- **DOCUMENT PASSAGE**
- - - -

# TED talk transcripts

From this [Kaggle Competition](https://www.kaggle.com/rounakbanik/ted-talks/data).

In [None]:
import pandas as pd
import matplotlib.pyplot as plt
import mechanicalsoup
import requests
import re
import sys
import numpy as npii
import seaborn as sns
import time
import os
from glob import glob
import scipy
import collections
import helper
import numpy as np
import copy
from itertools import chain

sns.set('notebook', style="whitegrid")
plt.rcParams['figure.figsize'] = (13, 5)
plt.rcParams['axes.titlesize'] = 16


In [None]:
df = helper.get_transcripts_with_tags_df()

## Save transcripts with urls as class as dataset

In [None]:
import pickle
X, Y = [], []

for idx, df_ in df.iterrows():
    y = df_.url_clean
    x = df_.transcript
    X.append(x)
    Y.append(y)
    
with open('data/dataset_ted_talks.npy', 'wb') as f:
    pickle.dump((X, Y), f)

## Histogram of # words per document

In [None]:
fig, ax = plt.subplots()
df.word_count.plot(kind = 'hist', bins = 120, ax = ax, title = 'Histogram of # words per document')

- - - -

- **WHAT THIS EXERCISE ASKS**
[1] In the TED talk transcripts notebook, how many bins does the word-count histogram use?
[2] Rewrite everything in the TED talk transcripts notebook from "Y.append(y)" down to "ax = plt.subplots()", putting "Distribution" in place of "Histogram".

- **STORED DATA**
- - - -

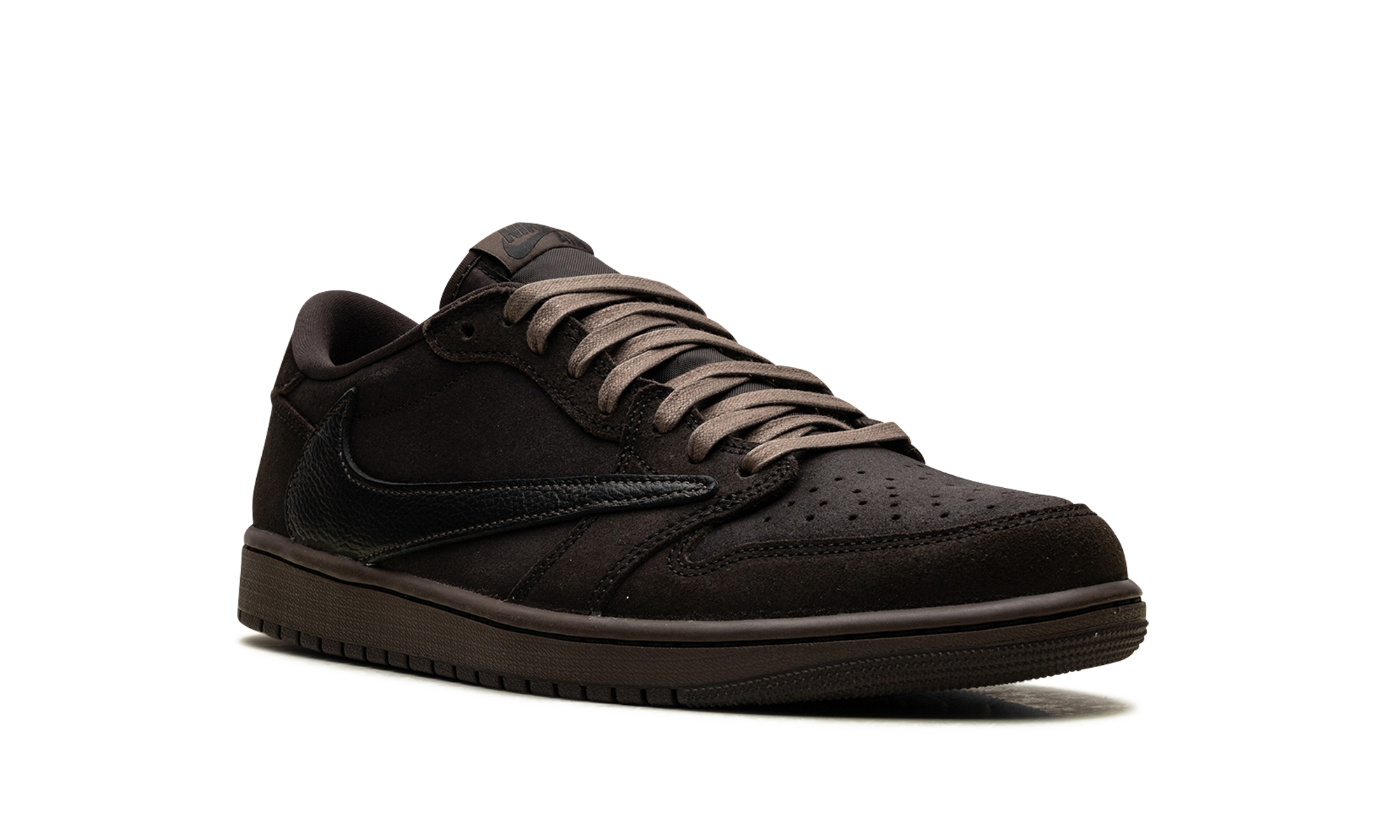 Air Jordan 1 Low OG "Travis Scott - Velvet Brown"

- - - -

- **RESULTS FOR EACH TASK**
[1] 120

[2]
Y.append(y)
    
with open('data/dataset_ted_talks.npy', 'wb') as f:
    pickle.dump((X, Y), f)

## Distribution of # words per document

In [None]:
fig, ax = plt.subplots()